EXCERPT TO READ ->
_ _ _ _ _ _ _

We went hard and early in our health response to COVID-19 – and it worked. After a short period of lockdown, we were able to safely ease restrictions and open up our economy much quicker than many other countries. We had a plan in place to combat a resurgence, which meant that we were able to act swiftly and decisively when we had a second outbreak.

During our first term in Government, we made record investments in our health system, fixing rundown hospitals and boosting funding for health services after nine years of neglect. Undoubtedly, our investments in the health system meant we were better prepared and resourced to fight COVID-19. When the virus first reached New Zealand, we provided $500 million in targeted COVID-19 health funding.

When the second outbreak was identified, we reacted quickly; commencing contact tracing, testing, and isolation of close-contacts immediately. We also immediately announced that Auckland would go into Alert Level 3 lockdown, and the rest of the country would move to Level 2.

178 cases have now been identified in the cluster, with the earliest being from around 31 July. We have contact traced and done genome sequencing of our positive cases, tested almost all our border workers, tested our quarantine and managed isolation workers, and tested workers at our ports. We have also done genome sequencing of previous cases in MIQ, surface testing of the cool store where the outbreak is believed to have started, and serology testing of quarantine and managed isolation staff to see if they had previously had the virus.

We have moved with speed when it comes to widespread testing and contact tracing, scaling up our capacity and increasing regular testing in the community. We have one of the highest rates of tests per positive case in the world, ahead of Taiwan, Australia, Singapore, US, UK, and Canada. In the week following the latest outbreak, we carried out 136,710 tests. We have also more than doubled lab testing capacity from 10,000 tests to 25,000, and are consistently achieving the gold standard of more than 80% of contacts traced within 48 hours. Our Public Health Units are now all using the National Contact Tracing system. PHUs can trace up to 350 cases per day (up from less than 50) and the NCCS can make up to 20,000 calls a day. We are continuously looking at ways we can improve our testing, including the use of waste water test and spit testing.

_ _ _ _ _ _ _

YOUR TASKS ->
1. Reproduce word for word the passage of the COVID-19 response text starting at "178 cases have" and ending at "had the virus.".
2. Which countries does the COVID-19 response text say New Zealand is ahead of in tests per positive case?
3. According to the COVID-19 response text, how many tests were carried out in the week following the latest outbreak?

INFORMATION SHOWN ->
_ _ _ _ _ _ _

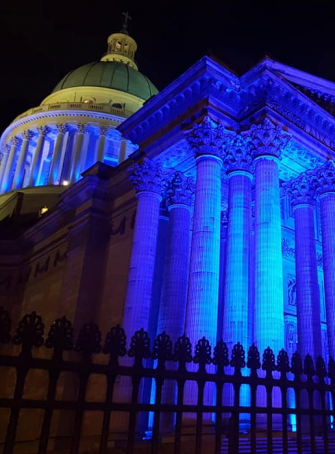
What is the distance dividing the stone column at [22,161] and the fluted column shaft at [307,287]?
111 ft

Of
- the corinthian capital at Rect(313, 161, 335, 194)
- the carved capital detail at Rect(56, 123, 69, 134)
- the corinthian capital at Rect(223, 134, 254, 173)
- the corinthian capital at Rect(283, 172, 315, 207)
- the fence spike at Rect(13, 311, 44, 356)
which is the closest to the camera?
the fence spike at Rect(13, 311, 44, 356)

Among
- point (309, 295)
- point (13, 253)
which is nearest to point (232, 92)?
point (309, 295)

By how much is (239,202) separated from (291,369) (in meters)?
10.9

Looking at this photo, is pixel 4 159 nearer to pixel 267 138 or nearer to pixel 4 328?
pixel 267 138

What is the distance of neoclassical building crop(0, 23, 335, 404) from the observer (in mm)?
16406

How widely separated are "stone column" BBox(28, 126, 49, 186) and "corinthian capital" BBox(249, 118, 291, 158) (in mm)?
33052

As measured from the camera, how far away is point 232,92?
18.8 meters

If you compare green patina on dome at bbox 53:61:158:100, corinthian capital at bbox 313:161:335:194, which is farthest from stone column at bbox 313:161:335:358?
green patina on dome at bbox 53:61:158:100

_ _ _ _ _ _ _

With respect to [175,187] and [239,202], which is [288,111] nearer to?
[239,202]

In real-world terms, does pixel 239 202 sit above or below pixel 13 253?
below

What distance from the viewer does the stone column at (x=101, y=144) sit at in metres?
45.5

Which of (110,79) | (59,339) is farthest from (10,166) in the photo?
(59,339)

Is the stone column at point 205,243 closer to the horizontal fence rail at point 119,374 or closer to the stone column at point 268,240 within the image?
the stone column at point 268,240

_ _ _ _ _ _ _

SOLUTIONS BELOW ->
1.
178 cases have now been identified in the cluster, with the earliest being from around 31 July. We have contact traced and done genome sequencing of our positive cases, tested almost all our border workers, tested our quarantine and managed isolation workers, and tested workers at our ports. We have also done genome sequencing of previous cases in MIQ, surface testing of the cool store where the outbreak is believed to have started, and serology testing of quarantine and managed isolation staff to see if they had previously had the virus.

2. Taiwan, Australia, Singapore, US, UK, Canada

3. 136,710